CETA (the Comprehensive and Economic Trade Agreement) is a trade deal between the European Union (EU) and Canada that covers goods and services. Supporters of CETA say it will bring significant economic benefit. But even official estimates suggest that it will bring little more than a growth of 0.01% in the EU’s GDP, while independent research indicates CETA will bring job losses, wage compression and loss of government revenue.[1]

CETA will

  • Reduce 98% of tariffs on trade;
  • ‘Harmonise’ EU and Canadian regulations, such as those governing health and safety or labour rights, often reducing regulations to the lowest common denominator, generally to the benefit of multinational corporations;
  • Give multinational corporations a significant voice at an international Regulatory Council to influence and lock in new regulations;
  • Open up public services to transnational investors and make privatisation irreversible.

CETA may also allow corporations to use off-shore courts and an investment protection measure (Investment Court System or ICS) to sue governments that introduce legislation that could threaten company profits. (There is a chance that ICS may prove to be incompatible with EU law and if not, may only come into force if agreed by all EU member states’ parliaments).

What’s the relationship between CETA and other trade & investment agreements?

CETA is very similar to the Transatlantic Trade and Investment Partnership (TTIP) between the EU and US that is currently on hold, if not dead. Because of strong links between the US and Canada (with, e.g. most US multinationals having subsidiaries in Canada), CETA will allow many aspects of TTIP to sneak in through the back door.

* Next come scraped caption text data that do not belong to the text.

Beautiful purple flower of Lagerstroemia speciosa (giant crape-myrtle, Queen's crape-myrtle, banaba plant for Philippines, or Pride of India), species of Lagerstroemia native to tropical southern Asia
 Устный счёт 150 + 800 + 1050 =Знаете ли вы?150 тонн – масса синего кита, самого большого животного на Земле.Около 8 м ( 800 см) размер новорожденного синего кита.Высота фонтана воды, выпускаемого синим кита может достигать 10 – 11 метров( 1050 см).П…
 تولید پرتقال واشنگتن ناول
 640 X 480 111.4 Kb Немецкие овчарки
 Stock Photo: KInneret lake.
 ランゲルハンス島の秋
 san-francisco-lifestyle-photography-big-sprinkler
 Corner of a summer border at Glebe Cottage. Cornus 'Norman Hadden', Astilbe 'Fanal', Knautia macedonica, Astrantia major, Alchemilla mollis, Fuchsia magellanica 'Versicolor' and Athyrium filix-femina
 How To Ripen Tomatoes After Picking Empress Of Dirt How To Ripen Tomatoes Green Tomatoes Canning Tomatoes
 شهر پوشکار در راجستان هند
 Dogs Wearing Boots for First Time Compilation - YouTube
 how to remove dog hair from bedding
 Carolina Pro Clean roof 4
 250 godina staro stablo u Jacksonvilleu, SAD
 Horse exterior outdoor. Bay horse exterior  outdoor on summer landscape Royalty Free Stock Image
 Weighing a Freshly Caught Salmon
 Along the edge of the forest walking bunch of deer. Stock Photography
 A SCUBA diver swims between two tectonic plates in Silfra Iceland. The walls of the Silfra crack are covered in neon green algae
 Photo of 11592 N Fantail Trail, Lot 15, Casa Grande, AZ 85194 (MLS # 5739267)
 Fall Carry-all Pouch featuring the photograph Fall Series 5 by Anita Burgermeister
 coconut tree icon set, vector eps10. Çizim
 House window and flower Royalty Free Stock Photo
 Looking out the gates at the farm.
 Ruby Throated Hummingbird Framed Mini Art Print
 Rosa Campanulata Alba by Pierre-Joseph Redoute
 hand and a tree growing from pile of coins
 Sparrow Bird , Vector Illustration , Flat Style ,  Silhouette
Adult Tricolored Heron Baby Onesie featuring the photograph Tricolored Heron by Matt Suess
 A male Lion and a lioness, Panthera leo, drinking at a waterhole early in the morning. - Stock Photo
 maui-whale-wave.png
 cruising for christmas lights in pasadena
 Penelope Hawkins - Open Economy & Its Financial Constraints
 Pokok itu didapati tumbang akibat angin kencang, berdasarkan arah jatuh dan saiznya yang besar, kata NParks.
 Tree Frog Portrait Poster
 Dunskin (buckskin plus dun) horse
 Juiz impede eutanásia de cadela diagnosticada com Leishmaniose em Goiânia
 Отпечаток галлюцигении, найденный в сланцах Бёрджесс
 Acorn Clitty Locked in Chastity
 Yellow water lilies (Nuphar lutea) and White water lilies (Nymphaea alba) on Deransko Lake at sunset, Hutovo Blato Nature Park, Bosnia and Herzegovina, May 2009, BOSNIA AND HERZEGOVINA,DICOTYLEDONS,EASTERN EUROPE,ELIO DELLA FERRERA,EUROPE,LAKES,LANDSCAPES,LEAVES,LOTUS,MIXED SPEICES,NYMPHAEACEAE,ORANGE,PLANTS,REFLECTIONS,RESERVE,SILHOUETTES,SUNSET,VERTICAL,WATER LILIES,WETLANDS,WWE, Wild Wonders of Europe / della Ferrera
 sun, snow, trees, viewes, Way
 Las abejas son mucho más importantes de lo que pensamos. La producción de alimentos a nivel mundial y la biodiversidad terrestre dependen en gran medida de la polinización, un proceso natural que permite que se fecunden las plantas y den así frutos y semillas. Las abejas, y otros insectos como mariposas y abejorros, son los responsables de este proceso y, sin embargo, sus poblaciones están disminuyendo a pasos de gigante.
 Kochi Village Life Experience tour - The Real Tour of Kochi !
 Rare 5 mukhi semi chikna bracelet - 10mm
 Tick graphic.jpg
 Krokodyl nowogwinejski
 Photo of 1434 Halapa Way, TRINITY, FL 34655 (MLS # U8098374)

What does CETA mean for the NHS?

Although the UK government says that the NHS is not included in trade deals like CETA, there are real concerns that our health services are not adequately protected. NHS services are only exempt from deals like CETA if they are only supplied by the public sector. However competitive tendering is currently mandatory for NHS services: during 2016-17, non-NHS firms won almost 70% of tendered contracts.[2]

CETA uses the ‘negative list’ approach – i.e. services are included in the agreement unless they have been explicitly excluded (the NHS has not). CETA won’t just ‘liberalise’ or open up the NHS to transnational companies wanting NHS contracts. It also contains ‘standstill’ and ‘ratchet’ mechanisms making NHS privatisation permanent.

CETA means that, in the UK, Canadian companies (or companies with Canadian subsidiaries) have to be treated on equal terms as domestic companies. So CETA could restrict the UK government’s ability to give special support to local and not-for-profit UK providers. It could also lead to more NHS jobs being outsourced to private firms, with worse pay and conditions for the same work.[3]

Price controls on goods such as medicines could be removed if these are seen as barriers to trade or to limit the profits of transnational corporations like drug companies, with serious implications for the public purse.[4]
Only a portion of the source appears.